Justice ministry loses another immigration case in court

Justice ministry loses another immigration case in court

The case at hand was prepared by Brenda Brooks and handled in court by her associate, attorney Safira Ibrahim.

According to Brooks & Associates the plaintiff followed all the rules to regulate his stay with his wife in St. Maarten. Procedures dictate that the immigration department gives permission for such a marriage through the counsel of his native country in St. Maarten. The marriage as approved, the couple got married and then the plaintiff went off island to await a decision about his residence permit.

Unfortunately, bureaucracy and Hurricane Irma threw a spanner in the works. The application for family formation must be submitted within a year of the marriage but this proved to be impossible. “The wife was dependent on dates issued by the Census Office and then came Hurricane Irma,” Brooks & Associates writes in a press statement. The marriage was only registered after two years and subsequently the residence permit was submitted.

At first, the ministry denied the permit saying that the request was filed too late and that the wife did not have sufficient income to support her husband.

When the plaintiff appealed the decision to the minister, another reason for rejection surfaced:  the immigrant had resided for several years illegally in St. Maarten prior to the request for a residence permit. The ministry considered this to be a violation of the public order.

When the case went to the Court in First Instance, the ministry had to withdraw the argument that the wife had insufficient income. The guidelines set a gross monthly income of 2,000 guilders as the minimum and the wife could prove that she met this requirement.

The court ruled that the ministry could not use the applicant’s previous illegal stay on the island as an argument for rejection, but it still denied the permit because it held the plaintiff responsible for registering the marriage too late and for filing the request for the residence permit too late as well.

The court of appeal overruled the lower court, ruling that the delay in the marriage’s registration was not the immigrant’s fault.

The court ordered the minister of Justice to take a new decision and made clear that the previous grounds for rejection – the income-requirement, the late registration of the marriage or the illegal stay – cannot be used as reasons to deny the permit again.

The ministry has to pay legal and court fees for the plaintiff to the tune of 3,250 guilders.

https://stmaartennews.com/news/justice-ministry-loses-another-immigration-case-in-court/

Appellate Court nullifies denial director’s residency

Appellate Court nullifies denial director’s residency

PHILIPSBURG–On Friday, January 15, the Appellate Court in Administrative Cases agreed with a director who was denied residency because he allegedly had violated the off-island requirement.

The case was handled by Brooks and Associates law office who argued that the minister’s decision to reject the director in question was not properly motivated citing that the published policies did not in certain terms require a director to be off island for a first-time application for a residence permit.

“This is the second time a precedent has been set by Brooks and Associates in terms of the wrongful application of an off-island requirement imposed by the Minister of Justice,” stated Brenda Brooks of Brooks and Associates.

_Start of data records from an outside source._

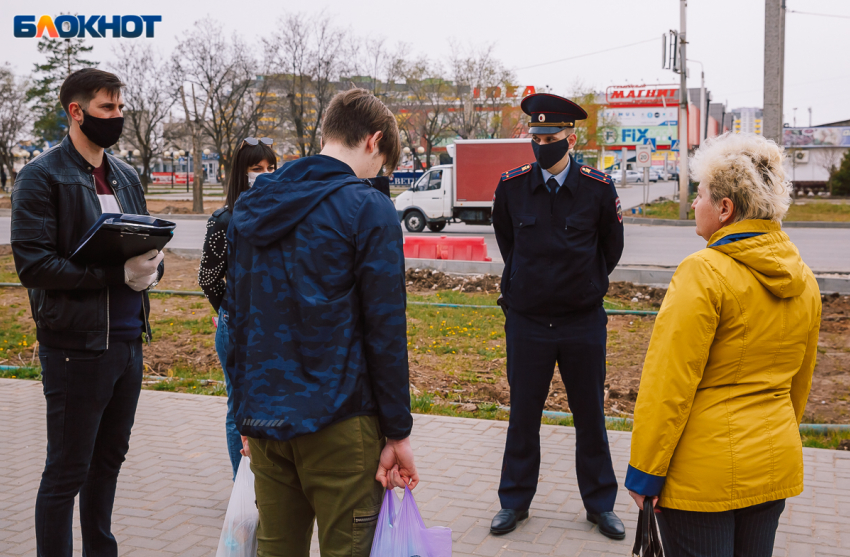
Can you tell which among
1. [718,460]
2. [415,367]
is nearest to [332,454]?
[718,460]

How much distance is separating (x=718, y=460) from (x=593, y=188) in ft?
6.78

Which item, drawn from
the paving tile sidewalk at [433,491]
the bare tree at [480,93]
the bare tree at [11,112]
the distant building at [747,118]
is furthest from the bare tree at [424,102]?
the distant building at [747,118]

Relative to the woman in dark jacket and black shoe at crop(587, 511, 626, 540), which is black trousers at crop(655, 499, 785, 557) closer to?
black shoe at crop(587, 511, 626, 540)

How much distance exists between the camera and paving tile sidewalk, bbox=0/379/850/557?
3.84 metres

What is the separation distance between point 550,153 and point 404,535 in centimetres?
239

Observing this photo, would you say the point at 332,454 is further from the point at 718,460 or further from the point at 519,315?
the point at 519,315

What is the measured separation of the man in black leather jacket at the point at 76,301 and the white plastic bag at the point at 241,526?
2.19 feet

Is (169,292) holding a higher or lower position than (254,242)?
lower

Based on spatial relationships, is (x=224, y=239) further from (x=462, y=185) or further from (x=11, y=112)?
(x=11, y=112)

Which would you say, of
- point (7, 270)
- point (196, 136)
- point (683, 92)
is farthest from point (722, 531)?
point (196, 136)

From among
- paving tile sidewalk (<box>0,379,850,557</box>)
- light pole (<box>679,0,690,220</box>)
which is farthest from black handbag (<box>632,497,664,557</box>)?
light pole (<box>679,0,690,220</box>)

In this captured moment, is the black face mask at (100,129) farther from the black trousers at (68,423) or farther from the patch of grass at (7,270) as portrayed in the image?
the patch of grass at (7,270)

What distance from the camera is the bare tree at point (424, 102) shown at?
141 ft

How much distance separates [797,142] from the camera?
78562mm
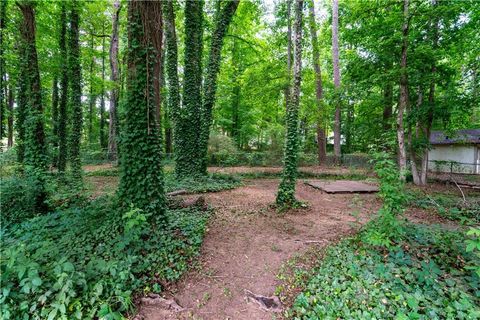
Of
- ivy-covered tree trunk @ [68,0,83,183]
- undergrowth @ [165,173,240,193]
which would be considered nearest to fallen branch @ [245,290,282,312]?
undergrowth @ [165,173,240,193]

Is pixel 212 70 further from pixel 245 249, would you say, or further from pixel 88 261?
pixel 88 261

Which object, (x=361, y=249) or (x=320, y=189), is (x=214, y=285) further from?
(x=320, y=189)

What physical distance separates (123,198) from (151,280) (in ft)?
4.80

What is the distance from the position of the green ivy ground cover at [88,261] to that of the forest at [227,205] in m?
0.02

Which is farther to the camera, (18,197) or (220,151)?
(220,151)

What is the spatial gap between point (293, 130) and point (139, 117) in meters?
3.50

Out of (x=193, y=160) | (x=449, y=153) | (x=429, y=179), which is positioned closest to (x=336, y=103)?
(x=429, y=179)

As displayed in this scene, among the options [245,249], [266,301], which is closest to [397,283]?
[266,301]

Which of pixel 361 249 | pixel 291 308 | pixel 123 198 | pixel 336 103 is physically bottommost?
pixel 291 308

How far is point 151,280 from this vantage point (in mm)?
2867

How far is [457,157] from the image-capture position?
1623 centimetres

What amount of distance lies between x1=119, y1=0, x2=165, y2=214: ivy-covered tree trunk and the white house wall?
1688 cm

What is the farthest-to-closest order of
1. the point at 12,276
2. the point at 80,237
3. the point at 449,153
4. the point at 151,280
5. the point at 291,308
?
the point at 449,153
the point at 80,237
the point at 151,280
the point at 291,308
the point at 12,276

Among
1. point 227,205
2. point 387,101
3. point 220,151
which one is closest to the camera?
point 227,205
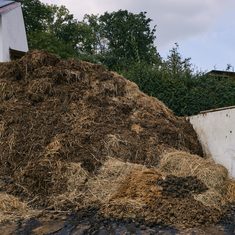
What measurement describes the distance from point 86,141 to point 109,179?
1.02 metres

The first case Brooks won at the Appellate Court regarding the rejection of a director citing the off-island requirement dates back to May 8, 2017, in which the court ruled that the off-island requirement is not an absolute rule, but merely a basic principle to which there are exceptions.

The essence of that judgment was that once someone is within their legitimate stay in St. Maarten an application for residency can be submitted without the applicant being required to leave the island and await the decision abroad.

“The decision handed down by the Appellate Court on January 15, 2021, sets a precedent just like the decision of May 8, 2017, for directors who are applying for residency, as the Appellate Court basically rejects the arguments of the minister of justice who has continuously wrongfully determined that directors of companies must be off island if they are a first-time applicant and have previously been in St. Maarten outside of their legitimate stay,” Brooks explained.

“Our office used the published procedures and guidelines to convince the court that the minister of justice has been wrongfully rejecting directors using the off-island requirement as grounds for rejection, whereas the Guide to Residency, Part I, that is published alludes to the possibility of having a director reside on island prior to obtaining residency without that illegal stay being used against the director when applying for residency.

“The Appellate Court agreed with the director in this case that it cannot be ascertained from the policy that the off-island requirement is also applicable for the purpose of employment based on directorship.

“With this recent decision from the Appellate Court, it is evident that the minister of justice over the years has been wrongfully rejecting requests without complying with the general principles of good governance, which is required as a government body established by law,” Brooks said.

The minister of justice was ordered to make a new decision in the director’s case based on the Appellate Court’s considerations in the verdict. The minister was also ordered to pay legal fees of NAf. 1,400.